Australian attack will end careers at Ashes again - Nathan Lyon
‘Root got dropped last time he was here, so it’d be good to get him dropped again’
Australia’s Nathan Lyon warms up during a nets session at The Gabba, Brisbane. Photograph: PA
Australia’s pacemen will target Joe Root in the opening Ashes Test in an attempt to bring back memories of the bruising series whitewash four years ago when England’s batsmen were “scared” of Mitchell Johnson, according to Nathan Lyon.
Lyon on Monday celebrated his 30th birthday with a series of remarkable and seemingly pre-planned potshots at the tourists before the first Test begins at the Gabba on Thursday, saying England were frightened from No1 to No11 of Johnson’s barrage in 2013 and claiming how “I was at leg slip and I nearly had to push a couple of the guys back towards the stumps”.
He also stated that Australia again hope to end careers, just as they did on the 2013-14 tour, and talked about that victory as one of his “fondest series”, adding “seeing Mitchell Johnson scare all the Poms was unbelievable”.
Root, who played club cricket in Adelaide with Lyon before either had graduated to the international game, will be watched particularly closely by Australia after he endured a tough first Ashes tour four years ago.
“Root got dropped last time [IN SYDNEY]when he was here, so it’d be good to get him dropped again, wouldn’t it?” Lyon added. “If we can start by opening up that crack, it’s pretty crucial. There’s a lot of scars for the English guys, especially coming over here, especially when we have two guys bowling 150kph, not just one now.
“I don’t want Joe to go out there and say: ‘Mate, there you go, here’s a hundred today.’ I want to take his wicket. I want to put him under pressure. Test-match cricket is about being resilient and, if you can bounce back from your lows, you will have some highs.”

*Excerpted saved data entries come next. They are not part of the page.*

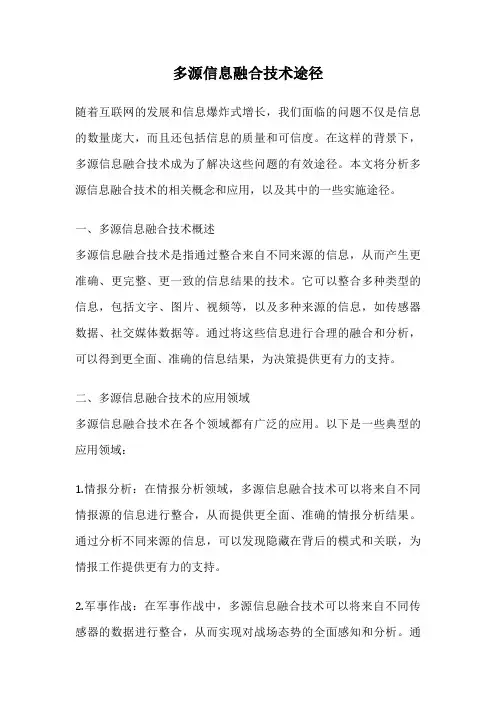 多源信息融合技术途径

随着互联网的发展和信息爆炸式增长，我们面临的问题不仅是信息的数量庞大，而且还包括信息的质量和可信度。在这样的背景下，多源信息融合技术成为了解决这些问题的有效途径。本文将分析多源信息融合技术的相关概念和应用，以及其中的一些实施途径。

一、多源信息融合技术概述

多源信息融合技术是指通过整合来自不同来源的信息，从而产生更准确、更完整、更一致的信息结果的技术。它可以整合多种类型的信息，包括文字、图片、视频等，以及多种来源的信息，如传感器数据、社交媒体数据等。通过将这些信息进行合理的融合和分析，可以得到更全面、准确的信息结果，为决策提供更有力的支持。

二、多源信息融合技术的应用领域

多源信息融合技术在各个领域都有广泛的应用。以下是一些典型的应用领域：

1.情报分析：在情报分析领域，多源信息融合技术可以将来自不同情报源的信息进行整合，从而提供更全面、准确的情报分析结果。通过分析不同来源的信息，可以发现隐藏在背后的模式和关联，为情报工作提供更有力的支持。

2.军事作战：在军事作战中，多源信息融合技术可以将来自不同传感器的数据进行整合，从而实现对战场态势的全面感知和分析。通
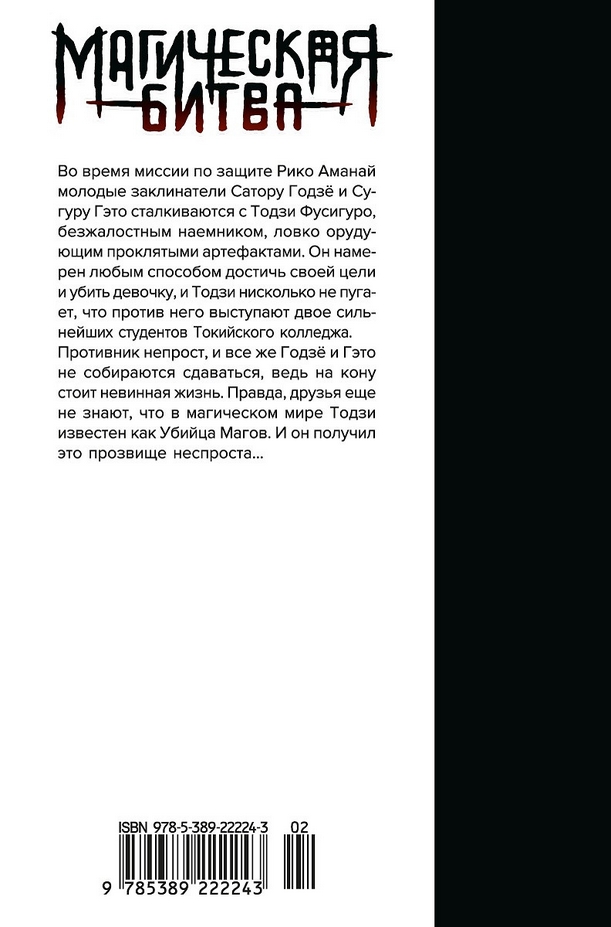 МАГИЧЕСКАЯ БИТВА

Во время миссии по защите Рико Аманай молодые заклинатели Сатору Годзё и Сугуру Гэто сталкиваются с Тодзи Фусигуро, безжалостным наемником, ловко орудующим проклятыми артефактами. Он намерен любым способом достичь своей цели и убить девочку, и Тодзи нисколько не пугает, что против него выступают двое сильнейших студентов Токийского колледжа. Противник непрост, и все же Годзё и Гэто не собираются сдаваться, ведь на кону стоит невинная жизнь. Правда, друзья еще не знают, что в магическом мире Тодзи известен как Убийца Магов. И он получил это прозвище неспроста...

ISBN 978-5-389-22224-3 02

9 785389 222243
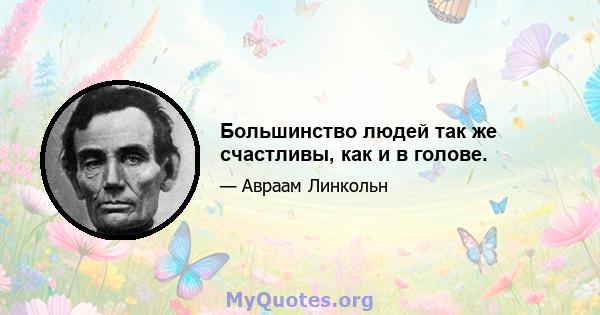 Большинство людей так же счастливы, как и в голове.

— Авраам Линкольн

MyQuotes.org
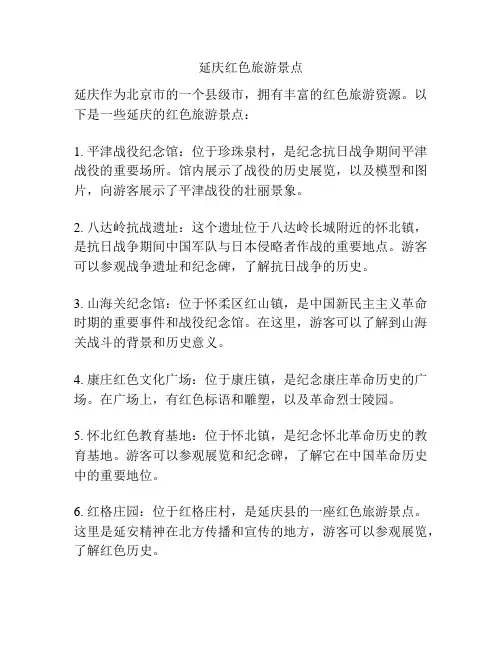 延庆红色旅游景点

延庆作为北京市的一个县级市，拥有丰富的红色旅游资源。以下是一些延庆的红色旅游景点：

1. 平津战役纪念馆：位于珍珠泉村，是纪念抗日战争期间平津战役的重要场所。馆内展示了战役的历史展览，以及模型和图片，向游客展示了平津战役的壮丽景象。

2. 八达岭抗战遗址：这个遗址位于八达岭长城附近的怀北镇，是抗日战争期间中国军队与日本侵略者作战的重要地点。游客可以参观战争遗址和纪念碑，了解抗日战争的历史。

3. 山海关纪念馆：位于怀柔区红山镇，是中国新民主主义革命时期的重要事件和战役纪念馆。在这里，游客可以了解到山海关战斗的背景和历史意义。

4. 康庄红色文化广场：位于康庄镇，是纪念康庄革命历史的广场。在广场上，有红色标语和雕塑，以及革命烈士陵园。

5. 怀北红色教育基地：位于怀北镇，是纪念怀北革命历史的教育基地。游客可以参观展览和纪念碑，了解它在中国革命历史中的重要地位。

6. 红格庄园：位于红格庄村，是延庆县的一座红色旅游景点。这里是延安精神在北方传播和宣传的地方，游客可以参观展览，了解红色历史。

Curiously the other player Lyon took particularly aggressive aim at was Matt Prior, the former England wicketkeeper who was dropped after the third Test on the last tour and played only four more to end what had hitherto been a superb career containing three Ashes series wins.
“It’s an unbelievable feeling,” said Lyon, “knowing that they are broken. Leading into Perth we knew that they were broken, we knew Matt Prior wanted to fly home before the game started and he was one of the senior players.”
Prior, who retired in the summer of 2015, was quick to retort to the barbs. “That’s absolutely laughable. If that was the case and I was scared, why didn’t I go home then? I have no idea where this has come from. Of all the things he could have come up with? That’s completely ridiculous and all I can do is laugh. It is wholeheartedly untrue.”
Lyon is one of only three players remaining in the Australia side from that whitewash of four years ago and he sees it as his role to speak to younger colleagues about the pressures and pleasures of a home Ashes series.
“It’s exciting,” he said. “I’ve been sitting around talking to a lot of the younger fellas who haven’t played an Ashes about the excitement around the series, what it’s like from the media point of view, the pressures from the fans and your family. It’s incredible. It’s the pinnacle for an Australian cricketer to play against the English at home, and hopefully recreate some history.”
Lyon appears to have picked up the mantle of rabble-rouser-in-chief. He says England will be subject to an even more hostile attack this time, with Mitchell Starc and Pat Cummins quicker than Johnson, and “the best bowler in the world”, Josh Hazlewood, hammering away at the other end.
“To have two guys bowling that fast, I know especially on my birthday I’m not getting in the nets this afternoon to face them because they are bowling way too quick for my liking,” he said. “They are class bowlers. In the nets they are definitely quicker [THAN JOHNSON]. I saw Steve Smith land on his backside the other day, Johnson didn’t do that.”
Lyon also believes that Root and his England team-mates will underestimate his spin, and look to hit him out of the attack out of necessity, because of the fast bowlers’ class. It is no coincidence that Lyon has crept his way to the top of Australia’s finger-spinning charts – with 269 wickets in 69 Tests. He is a class operator whom England would be unwise to take lightly.
“Definitely [people underestimate me]. Ask Joe Root, he definitely does,” Lyon added. “It’s part of the game being a tiny little off-spinner who bowls at 86kph, not 150. I love being the underdog, I love flying under the radar and the challenges that lie ahead.
“My partnership with Mitch Johnson at the Gabba [IN 2013-14]… where we took six for nine and broke the spine of the English there and then, on the second day of the Ashes series … my role is crucial. I know my role, I’m excited by it. I know they will target me. They did in England, they’ve done it before and I’m looking forward to that challenge.”